Jennifer Blanke, the Chief Economist of the World Economic Forum.

Jennifer Blanke, the Chief Economist of the World Economic Forum.

Under the title “The 3 Competitive Weaknesses Greece Needs to Address”, Ms Blanke refers to competitiveness, productivity and social inclusion, and writes about long-term growth-enhancing reforms needed for there to be any sort of recovery “in its fortunes”.

Ms Blanke underlines that though the prospect of a Greek exit from the eurozone and the EU “remains a possible, if not desirable, scenario”, the World Economic Forum’s research indicates reason for cautious optimism”.

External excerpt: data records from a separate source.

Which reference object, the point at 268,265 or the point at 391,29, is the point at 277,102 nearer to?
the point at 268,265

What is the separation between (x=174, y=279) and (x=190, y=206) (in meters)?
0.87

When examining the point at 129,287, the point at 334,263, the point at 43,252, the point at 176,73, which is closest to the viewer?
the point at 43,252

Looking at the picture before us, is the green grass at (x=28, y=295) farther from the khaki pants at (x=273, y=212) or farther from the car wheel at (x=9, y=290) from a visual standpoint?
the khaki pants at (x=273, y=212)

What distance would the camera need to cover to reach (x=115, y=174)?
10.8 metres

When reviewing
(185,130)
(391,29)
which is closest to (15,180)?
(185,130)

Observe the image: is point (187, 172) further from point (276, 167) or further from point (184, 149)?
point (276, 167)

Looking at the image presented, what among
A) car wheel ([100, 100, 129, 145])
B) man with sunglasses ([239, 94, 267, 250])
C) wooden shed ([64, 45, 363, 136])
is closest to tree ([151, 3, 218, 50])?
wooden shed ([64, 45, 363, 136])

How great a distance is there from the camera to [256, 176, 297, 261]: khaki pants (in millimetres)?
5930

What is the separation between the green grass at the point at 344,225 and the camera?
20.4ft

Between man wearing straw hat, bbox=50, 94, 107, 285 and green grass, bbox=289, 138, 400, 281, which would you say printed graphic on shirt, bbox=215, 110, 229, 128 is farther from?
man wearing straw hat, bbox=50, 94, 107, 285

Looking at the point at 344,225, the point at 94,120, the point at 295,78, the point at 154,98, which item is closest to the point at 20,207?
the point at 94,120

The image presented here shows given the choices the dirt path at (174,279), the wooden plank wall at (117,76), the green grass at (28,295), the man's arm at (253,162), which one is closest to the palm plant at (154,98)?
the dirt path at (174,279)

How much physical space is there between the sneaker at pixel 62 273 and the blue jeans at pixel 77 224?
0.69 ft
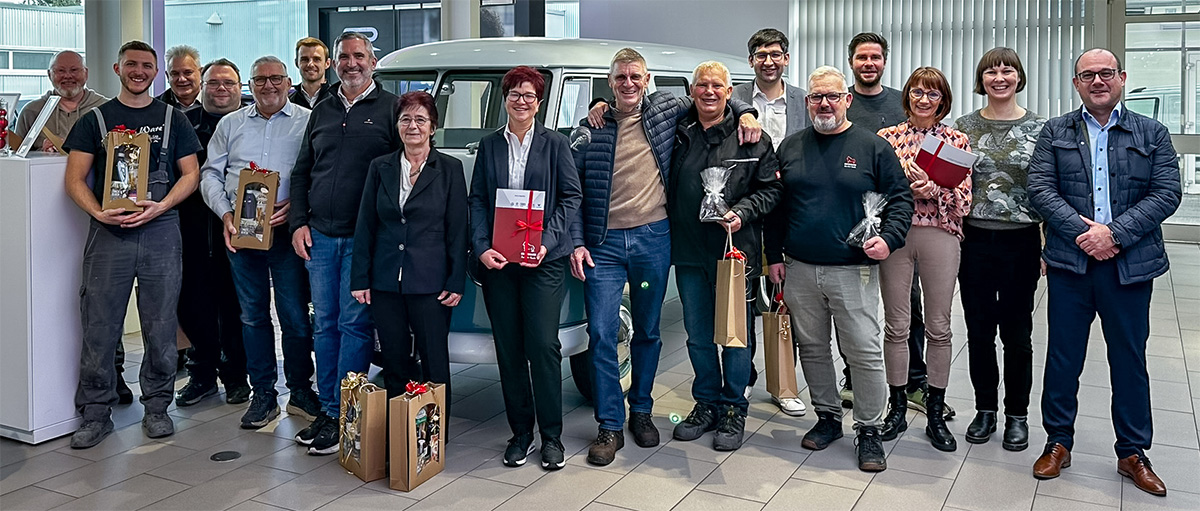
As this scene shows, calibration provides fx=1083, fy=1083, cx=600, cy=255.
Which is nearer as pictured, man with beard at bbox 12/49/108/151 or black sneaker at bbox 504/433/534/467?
black sneaker at bbox 504/433/534/467

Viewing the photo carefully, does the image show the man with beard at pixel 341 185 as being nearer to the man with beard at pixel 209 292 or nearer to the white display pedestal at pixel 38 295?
the man with beard at pixel 209 292

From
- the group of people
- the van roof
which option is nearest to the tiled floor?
the group of people

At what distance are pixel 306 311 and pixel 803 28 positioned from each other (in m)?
8.78

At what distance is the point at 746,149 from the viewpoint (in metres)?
4.42

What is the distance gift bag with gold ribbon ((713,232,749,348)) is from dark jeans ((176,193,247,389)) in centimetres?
244

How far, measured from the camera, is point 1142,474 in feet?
13.3

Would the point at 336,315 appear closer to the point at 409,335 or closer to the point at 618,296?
the point at 409,335

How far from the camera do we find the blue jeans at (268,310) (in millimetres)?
4781

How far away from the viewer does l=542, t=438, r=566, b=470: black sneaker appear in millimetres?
4324

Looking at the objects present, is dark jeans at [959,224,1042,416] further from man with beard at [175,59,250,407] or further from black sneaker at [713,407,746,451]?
man with beard at [175,59,250,407]

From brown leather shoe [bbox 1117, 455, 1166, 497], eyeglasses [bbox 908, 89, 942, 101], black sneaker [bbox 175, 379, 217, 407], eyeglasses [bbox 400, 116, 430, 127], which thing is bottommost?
brown leather shoe [bbox 1117, 455, 1166, 497]

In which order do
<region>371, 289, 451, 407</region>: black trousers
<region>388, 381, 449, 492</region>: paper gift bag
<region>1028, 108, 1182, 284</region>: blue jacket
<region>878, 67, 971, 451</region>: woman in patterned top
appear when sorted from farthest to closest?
<region>878, 67, 971, 451</region>: woman in patterned top < <region>371, 289, 451, 407</region>: black trousers < <region>388, 381, 449, 492</region>: paper gift bag < <region>1028, 108, 1182, 284</region>: blue jacket

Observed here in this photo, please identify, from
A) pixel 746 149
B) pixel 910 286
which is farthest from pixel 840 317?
pixel 746 149

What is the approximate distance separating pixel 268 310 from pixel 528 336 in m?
1.40
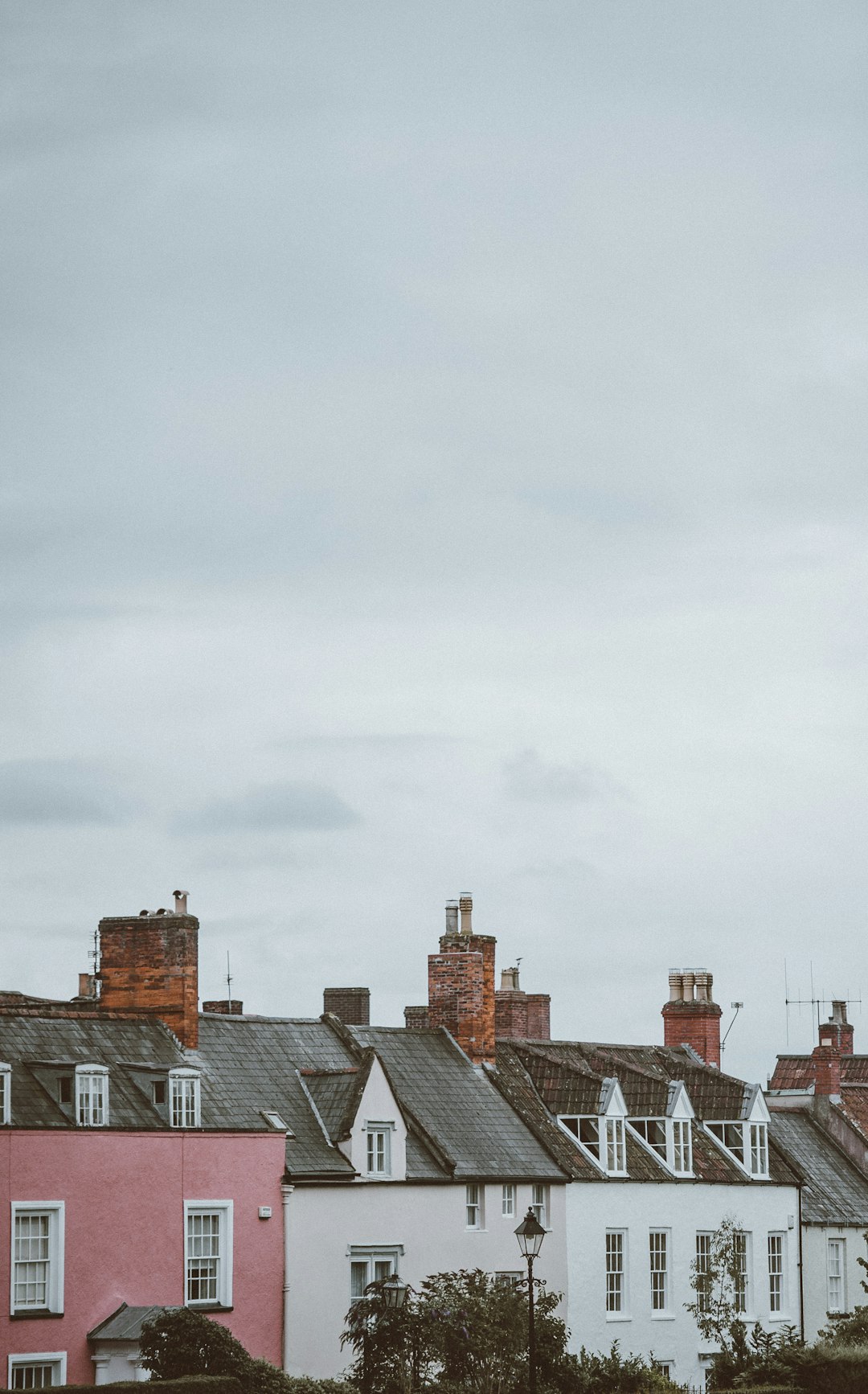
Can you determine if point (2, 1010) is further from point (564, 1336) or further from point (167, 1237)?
point (564, 1336)

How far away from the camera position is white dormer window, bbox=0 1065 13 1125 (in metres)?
41.9

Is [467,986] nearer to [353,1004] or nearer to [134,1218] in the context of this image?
[353,1004]

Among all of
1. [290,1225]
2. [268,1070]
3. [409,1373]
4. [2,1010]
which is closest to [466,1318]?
[409,1373]

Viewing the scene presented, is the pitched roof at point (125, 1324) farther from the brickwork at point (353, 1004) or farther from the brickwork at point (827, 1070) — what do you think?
the brickwork at point (827, 1070)

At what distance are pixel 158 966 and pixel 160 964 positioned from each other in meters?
0.07

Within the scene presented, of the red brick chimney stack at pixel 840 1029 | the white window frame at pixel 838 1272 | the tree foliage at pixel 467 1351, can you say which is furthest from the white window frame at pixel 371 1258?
the red brick chimney stack at pixel 840 1029

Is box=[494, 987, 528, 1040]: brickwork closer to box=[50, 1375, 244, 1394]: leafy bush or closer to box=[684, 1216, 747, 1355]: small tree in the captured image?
box=[684, 1216, 747, 1355]: small tree

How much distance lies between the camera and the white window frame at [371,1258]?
47281mm

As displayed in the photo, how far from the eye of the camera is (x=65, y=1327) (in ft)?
137

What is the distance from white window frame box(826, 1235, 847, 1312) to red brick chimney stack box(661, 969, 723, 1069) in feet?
23.0

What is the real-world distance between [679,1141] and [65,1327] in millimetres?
20888

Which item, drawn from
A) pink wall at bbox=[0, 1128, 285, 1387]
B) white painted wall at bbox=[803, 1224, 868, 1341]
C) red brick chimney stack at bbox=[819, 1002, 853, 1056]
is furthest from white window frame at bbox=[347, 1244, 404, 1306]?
red brick chimney stack at bbox=[819, 1002, 853, 1056]

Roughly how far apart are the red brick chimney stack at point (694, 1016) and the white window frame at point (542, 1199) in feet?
46.4

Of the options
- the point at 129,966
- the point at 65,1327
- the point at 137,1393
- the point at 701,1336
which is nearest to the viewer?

She cites a 2014 Global Competitiveness Report that found Greece was making measurable improvements in the functioning of its goods and labour markets as well as upgrading its business environment and moving towards the liberalization of professions thus injecting competition into markets and making them work better. The report additionally revealed that Greece was also getting its macroeconomic issues in order, which include raising the retirement age and reforming the civil service.

But Ms Blanke continues that “just as these actions were starting to bear fruit” with Greece rising by 10 spots in the report’s ranking and finally returning to growth after years of recession, “since the beginning of the year, Greece has been rolling back reforms, halting privatizations and reintroducing barriers to efficiency”… harming its long-term economic prospects.

The WEF’s chief economist cites “short-term thinking”, people being forced into vulnerable employment or the informal sector, Greece ranking 30th out of the 30 countries for the quality of education, and corruption in both the public and private sectors taking a toll, with Greece ranking 28th for business and political ethics. At the same time, the World Bank ranks Greece 28th for new business creation, last when it comes to the burden of starting a new business.